OHBM 2020

Retinotopic cortical mapping as an objective functional monitoring tool of macular therapy

Allan Hummer1, Markus Ritter2, David Linhardt1, Anna Leodolter2, Michael Woletz1, Maximilian Pawloff2, Ursula Schmidt-Erfurth2, Christian Windischberger1

(1) Center for Medical Physics and Biomedical Engineering, Medical University of Vienna, Vienna, Austria
(2) Department for Ophthalmology and Optometry, Medical University of Vienna, Vienna, Austria

Introduction
In population receptive field (pRF) mapping, “receptive fields” are determined by using a computational model establishing connections between visually stimulated retinal regions and the corresponding areas in the visual cortex. In order to evaluate the potential of pRF mapping for monitoring macular dysfunction during therapy, we applied the method to patients with neovascular AMD (nAMD). Measurements were performed before and after a loading dose with 3 monthly intravitreal injections of ranibizumab (Lucentis®).

report_concat-1

Methods
Imaging data of 20 patients (age: 75.3 ± 6.9 years; 14 female) were recorded at baseline and month 3 on a 3T TIM Trio/ 3T Prisma Fit scanner (Siemens Medical, Erlangen, Germany). Structural images were acquired using an MPRAGE sequence (TE/TR = 2.45/2100 ms, voxel size = 1mm3). The CMRR multiband-accelerated EPI sequence was employed for obtaining functional images (TE/TR = 36.2/1500 ms, multiband factor 2, 28 slices, voxel size = 1mm3, 224 scans).

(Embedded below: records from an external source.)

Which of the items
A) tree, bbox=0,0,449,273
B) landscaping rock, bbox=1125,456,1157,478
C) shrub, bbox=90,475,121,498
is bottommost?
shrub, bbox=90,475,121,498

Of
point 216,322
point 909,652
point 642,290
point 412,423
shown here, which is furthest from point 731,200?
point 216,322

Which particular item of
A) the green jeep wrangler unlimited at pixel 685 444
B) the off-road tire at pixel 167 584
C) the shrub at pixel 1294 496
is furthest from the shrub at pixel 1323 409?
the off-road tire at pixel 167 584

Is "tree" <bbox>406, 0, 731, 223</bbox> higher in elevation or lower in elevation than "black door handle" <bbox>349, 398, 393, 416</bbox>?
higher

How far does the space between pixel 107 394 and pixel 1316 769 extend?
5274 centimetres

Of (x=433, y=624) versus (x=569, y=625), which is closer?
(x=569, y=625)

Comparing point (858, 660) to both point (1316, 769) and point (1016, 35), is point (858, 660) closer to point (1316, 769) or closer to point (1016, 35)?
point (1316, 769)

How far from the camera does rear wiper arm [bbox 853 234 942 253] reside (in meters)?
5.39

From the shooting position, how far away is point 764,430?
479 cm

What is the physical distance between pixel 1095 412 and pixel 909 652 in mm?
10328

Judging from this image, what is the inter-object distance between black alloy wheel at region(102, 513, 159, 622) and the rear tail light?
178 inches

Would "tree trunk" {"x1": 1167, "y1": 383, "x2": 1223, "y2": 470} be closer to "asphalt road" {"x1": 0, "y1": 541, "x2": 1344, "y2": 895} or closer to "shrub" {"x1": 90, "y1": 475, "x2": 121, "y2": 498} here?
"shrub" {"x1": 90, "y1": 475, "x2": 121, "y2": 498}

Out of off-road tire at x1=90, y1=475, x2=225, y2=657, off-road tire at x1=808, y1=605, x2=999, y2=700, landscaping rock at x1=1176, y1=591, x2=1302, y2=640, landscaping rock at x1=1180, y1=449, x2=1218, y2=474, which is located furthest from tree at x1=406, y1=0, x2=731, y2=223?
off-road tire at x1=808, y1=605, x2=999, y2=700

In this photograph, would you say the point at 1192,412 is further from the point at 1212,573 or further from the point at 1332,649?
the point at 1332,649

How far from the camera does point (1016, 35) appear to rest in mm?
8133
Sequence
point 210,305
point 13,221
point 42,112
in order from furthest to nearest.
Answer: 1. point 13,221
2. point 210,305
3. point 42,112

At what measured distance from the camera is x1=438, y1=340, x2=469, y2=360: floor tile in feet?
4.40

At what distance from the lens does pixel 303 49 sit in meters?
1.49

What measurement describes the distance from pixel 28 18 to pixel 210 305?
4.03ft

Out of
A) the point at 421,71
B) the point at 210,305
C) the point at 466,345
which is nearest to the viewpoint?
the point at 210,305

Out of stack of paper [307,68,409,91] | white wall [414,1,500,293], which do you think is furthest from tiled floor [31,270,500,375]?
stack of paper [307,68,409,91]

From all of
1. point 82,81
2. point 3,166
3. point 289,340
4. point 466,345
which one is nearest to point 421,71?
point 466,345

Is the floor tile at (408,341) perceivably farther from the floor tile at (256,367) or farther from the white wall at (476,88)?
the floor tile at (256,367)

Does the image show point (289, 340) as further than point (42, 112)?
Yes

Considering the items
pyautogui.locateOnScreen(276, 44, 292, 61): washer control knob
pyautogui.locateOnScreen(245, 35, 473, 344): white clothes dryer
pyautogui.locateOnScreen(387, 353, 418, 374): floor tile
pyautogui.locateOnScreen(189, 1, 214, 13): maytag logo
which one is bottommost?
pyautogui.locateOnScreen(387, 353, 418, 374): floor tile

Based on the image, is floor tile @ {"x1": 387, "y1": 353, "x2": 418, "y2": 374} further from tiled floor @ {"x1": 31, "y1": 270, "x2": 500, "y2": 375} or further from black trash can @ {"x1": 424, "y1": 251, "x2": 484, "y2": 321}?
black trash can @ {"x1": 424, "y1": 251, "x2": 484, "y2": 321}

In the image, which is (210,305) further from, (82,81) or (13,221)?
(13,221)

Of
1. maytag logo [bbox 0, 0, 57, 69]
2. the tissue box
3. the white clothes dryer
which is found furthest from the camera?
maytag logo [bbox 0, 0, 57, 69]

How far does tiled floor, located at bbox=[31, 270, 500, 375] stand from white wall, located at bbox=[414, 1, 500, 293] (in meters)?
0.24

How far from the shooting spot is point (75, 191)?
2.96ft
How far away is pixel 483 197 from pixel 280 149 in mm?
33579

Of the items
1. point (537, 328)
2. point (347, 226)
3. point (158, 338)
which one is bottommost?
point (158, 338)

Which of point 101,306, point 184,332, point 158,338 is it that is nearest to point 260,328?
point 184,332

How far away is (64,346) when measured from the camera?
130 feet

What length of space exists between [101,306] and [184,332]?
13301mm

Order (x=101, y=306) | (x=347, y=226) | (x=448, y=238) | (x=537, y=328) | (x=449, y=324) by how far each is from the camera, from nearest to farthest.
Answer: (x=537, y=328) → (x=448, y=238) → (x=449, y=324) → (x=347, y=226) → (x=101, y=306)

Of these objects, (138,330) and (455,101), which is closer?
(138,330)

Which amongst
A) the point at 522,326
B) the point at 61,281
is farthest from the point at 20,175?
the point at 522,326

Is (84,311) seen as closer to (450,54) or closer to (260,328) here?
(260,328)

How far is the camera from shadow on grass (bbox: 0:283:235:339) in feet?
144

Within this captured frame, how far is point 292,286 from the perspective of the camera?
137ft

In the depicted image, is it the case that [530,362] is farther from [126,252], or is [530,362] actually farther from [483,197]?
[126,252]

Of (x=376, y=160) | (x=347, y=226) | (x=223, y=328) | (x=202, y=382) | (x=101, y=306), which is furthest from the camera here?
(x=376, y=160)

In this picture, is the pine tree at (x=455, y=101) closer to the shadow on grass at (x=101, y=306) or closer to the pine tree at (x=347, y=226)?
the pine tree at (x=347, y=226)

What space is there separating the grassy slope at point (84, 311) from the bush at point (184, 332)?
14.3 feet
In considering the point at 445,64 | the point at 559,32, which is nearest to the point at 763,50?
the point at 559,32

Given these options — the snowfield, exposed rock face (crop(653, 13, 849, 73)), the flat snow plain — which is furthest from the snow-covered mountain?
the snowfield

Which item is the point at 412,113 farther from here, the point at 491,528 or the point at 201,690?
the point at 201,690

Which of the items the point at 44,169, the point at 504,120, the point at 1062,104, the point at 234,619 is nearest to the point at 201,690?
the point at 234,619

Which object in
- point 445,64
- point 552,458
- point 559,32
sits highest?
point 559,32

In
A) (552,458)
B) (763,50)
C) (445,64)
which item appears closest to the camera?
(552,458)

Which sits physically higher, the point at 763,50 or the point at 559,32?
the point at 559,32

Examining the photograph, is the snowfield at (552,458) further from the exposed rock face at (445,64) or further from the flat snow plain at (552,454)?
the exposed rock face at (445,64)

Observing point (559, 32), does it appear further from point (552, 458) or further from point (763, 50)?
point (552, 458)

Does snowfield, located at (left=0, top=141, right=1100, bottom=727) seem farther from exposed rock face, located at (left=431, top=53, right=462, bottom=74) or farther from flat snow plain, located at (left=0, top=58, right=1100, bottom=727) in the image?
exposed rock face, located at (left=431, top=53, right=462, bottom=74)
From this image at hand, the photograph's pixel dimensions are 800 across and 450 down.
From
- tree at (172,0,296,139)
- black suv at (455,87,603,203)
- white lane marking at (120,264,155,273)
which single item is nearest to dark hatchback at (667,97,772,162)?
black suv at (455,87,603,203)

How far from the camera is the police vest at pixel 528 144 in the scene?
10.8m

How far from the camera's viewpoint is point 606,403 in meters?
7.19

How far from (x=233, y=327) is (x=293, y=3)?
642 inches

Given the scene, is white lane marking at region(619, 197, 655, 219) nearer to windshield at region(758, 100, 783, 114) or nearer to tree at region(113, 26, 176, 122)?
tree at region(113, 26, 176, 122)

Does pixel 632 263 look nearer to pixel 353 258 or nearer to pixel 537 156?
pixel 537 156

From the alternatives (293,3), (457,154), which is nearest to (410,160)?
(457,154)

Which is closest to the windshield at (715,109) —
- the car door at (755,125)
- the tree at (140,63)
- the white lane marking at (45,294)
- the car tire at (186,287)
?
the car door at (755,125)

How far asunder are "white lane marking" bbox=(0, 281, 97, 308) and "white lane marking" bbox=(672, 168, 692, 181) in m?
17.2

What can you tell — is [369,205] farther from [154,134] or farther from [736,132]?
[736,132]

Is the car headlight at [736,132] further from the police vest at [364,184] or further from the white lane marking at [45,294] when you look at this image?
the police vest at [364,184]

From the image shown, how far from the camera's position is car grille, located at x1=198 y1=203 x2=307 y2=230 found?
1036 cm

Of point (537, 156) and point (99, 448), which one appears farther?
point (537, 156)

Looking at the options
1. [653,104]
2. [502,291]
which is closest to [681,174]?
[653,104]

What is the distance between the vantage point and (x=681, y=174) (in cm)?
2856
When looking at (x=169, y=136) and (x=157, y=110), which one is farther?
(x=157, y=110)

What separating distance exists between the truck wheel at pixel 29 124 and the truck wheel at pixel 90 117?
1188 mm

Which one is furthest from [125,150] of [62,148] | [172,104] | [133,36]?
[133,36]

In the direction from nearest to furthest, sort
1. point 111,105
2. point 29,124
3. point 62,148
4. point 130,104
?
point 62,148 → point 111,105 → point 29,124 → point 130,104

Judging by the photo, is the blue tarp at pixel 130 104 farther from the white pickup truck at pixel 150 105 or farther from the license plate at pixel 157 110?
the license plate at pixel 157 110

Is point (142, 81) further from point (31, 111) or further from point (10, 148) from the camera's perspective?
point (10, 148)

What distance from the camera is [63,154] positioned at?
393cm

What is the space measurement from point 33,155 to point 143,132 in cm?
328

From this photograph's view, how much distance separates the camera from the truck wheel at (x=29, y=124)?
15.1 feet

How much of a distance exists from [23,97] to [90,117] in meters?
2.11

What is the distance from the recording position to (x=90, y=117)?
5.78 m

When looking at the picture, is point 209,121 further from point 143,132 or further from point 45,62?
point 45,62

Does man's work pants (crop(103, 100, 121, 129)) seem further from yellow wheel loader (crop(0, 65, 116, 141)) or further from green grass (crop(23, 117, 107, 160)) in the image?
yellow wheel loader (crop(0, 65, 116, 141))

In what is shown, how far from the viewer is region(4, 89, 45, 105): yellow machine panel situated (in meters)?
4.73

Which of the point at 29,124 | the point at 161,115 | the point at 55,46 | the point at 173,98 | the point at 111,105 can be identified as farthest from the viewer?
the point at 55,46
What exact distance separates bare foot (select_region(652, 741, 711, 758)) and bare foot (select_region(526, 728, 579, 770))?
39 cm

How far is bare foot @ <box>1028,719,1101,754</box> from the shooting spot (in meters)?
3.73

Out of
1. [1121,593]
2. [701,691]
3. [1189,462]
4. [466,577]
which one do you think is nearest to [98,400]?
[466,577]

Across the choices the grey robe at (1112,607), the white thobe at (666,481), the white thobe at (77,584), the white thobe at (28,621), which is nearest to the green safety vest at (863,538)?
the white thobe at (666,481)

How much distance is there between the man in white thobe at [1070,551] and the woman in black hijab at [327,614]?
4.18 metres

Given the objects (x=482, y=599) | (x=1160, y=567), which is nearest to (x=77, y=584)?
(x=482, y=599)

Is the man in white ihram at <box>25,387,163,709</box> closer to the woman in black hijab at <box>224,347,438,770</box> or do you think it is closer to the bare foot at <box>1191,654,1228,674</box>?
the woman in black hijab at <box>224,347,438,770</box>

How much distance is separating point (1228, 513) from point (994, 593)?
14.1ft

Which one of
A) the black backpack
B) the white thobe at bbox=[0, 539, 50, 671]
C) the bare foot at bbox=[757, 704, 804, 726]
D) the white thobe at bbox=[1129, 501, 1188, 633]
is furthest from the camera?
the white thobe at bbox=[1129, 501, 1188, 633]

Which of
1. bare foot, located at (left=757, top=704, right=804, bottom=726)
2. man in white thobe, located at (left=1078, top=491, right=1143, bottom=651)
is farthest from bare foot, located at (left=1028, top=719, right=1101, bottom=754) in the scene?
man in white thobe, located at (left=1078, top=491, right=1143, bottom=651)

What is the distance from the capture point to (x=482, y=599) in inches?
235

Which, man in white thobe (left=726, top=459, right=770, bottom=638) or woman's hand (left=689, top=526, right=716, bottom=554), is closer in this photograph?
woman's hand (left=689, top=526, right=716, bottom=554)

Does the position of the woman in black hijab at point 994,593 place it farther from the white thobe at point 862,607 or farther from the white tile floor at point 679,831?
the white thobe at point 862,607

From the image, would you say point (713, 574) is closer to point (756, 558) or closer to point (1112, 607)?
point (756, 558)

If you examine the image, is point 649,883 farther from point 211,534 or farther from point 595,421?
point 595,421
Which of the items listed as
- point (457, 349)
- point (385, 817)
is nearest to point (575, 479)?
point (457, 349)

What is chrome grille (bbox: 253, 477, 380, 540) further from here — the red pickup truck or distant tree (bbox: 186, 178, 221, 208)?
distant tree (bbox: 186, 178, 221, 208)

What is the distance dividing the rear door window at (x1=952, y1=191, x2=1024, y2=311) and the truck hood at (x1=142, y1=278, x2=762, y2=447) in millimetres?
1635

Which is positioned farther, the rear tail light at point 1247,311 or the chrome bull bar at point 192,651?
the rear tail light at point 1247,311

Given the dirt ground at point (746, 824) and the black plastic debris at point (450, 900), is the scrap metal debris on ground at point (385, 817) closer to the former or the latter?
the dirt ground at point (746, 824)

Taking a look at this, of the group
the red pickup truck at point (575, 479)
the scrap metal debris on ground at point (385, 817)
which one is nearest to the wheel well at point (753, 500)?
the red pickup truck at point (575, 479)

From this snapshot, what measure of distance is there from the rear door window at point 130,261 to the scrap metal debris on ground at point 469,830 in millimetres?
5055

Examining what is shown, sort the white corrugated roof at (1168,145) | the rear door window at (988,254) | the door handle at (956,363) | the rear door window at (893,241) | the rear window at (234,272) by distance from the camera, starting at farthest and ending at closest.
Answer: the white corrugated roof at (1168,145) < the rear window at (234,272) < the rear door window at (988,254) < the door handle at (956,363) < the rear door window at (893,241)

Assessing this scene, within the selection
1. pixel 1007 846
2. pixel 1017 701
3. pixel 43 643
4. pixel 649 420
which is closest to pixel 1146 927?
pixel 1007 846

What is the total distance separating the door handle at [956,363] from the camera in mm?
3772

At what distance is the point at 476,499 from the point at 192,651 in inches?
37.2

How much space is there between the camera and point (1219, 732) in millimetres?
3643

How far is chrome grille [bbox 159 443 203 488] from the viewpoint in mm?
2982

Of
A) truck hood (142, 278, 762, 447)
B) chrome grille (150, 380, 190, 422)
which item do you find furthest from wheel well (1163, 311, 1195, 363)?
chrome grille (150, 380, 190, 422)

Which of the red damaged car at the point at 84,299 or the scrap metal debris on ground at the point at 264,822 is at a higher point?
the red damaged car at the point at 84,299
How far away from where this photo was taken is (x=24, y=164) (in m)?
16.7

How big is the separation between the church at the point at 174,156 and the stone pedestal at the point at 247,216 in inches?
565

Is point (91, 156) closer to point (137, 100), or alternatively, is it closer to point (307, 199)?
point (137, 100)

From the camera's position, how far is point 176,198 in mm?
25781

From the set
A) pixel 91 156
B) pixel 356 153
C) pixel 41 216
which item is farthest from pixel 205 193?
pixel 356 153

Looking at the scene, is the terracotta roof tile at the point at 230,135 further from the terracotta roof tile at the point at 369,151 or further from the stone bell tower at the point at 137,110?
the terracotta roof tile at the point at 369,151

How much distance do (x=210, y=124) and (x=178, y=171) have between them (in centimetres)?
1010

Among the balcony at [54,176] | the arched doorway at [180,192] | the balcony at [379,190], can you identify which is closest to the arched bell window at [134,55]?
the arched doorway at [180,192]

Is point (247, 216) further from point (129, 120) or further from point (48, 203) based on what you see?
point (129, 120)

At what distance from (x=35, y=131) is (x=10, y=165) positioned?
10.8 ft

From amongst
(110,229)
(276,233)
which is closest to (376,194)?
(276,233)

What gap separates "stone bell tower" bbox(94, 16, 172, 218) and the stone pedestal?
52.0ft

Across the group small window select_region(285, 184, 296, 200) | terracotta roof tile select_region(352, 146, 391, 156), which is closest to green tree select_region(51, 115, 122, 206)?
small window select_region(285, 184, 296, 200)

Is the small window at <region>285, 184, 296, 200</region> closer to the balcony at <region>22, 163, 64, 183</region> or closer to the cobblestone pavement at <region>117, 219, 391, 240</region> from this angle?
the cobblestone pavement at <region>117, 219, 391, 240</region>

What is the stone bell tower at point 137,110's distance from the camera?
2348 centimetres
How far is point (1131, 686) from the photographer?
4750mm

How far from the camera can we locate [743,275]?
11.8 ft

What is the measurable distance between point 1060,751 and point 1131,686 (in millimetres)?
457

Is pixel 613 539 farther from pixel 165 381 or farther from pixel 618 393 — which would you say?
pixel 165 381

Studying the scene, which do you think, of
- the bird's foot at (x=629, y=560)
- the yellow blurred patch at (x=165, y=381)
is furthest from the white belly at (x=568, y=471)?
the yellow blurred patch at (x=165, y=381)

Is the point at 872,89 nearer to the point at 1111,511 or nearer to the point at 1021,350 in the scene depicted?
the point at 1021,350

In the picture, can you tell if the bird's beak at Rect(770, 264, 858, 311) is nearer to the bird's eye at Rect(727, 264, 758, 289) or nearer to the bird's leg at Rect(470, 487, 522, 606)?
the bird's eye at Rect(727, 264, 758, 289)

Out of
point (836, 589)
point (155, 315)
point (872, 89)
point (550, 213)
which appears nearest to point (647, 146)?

Patients were instructed to fixate a small central dot, while amonochrome flickering checkerboard bar (8 Hz, width 2.35°) was moving across the screen (total width 18.8°) in eight different directions. Two to four runs were recorded per participant and session and subsequently concatenated. Slice-timing correction, realignment and smoothing with a 2mm FWHM kernel was performed using SPM12 (Wellcome Trust Centre for Neuroimaging, London, UK), while segmentation of anatomical data was performed with Freesurfer. Grey matter voxels were then used in the analysis were the pRF model proposed by Dumoulin and Wandell (2008) was fitted to the data using mrVista (Stanford University, Stanford, CA).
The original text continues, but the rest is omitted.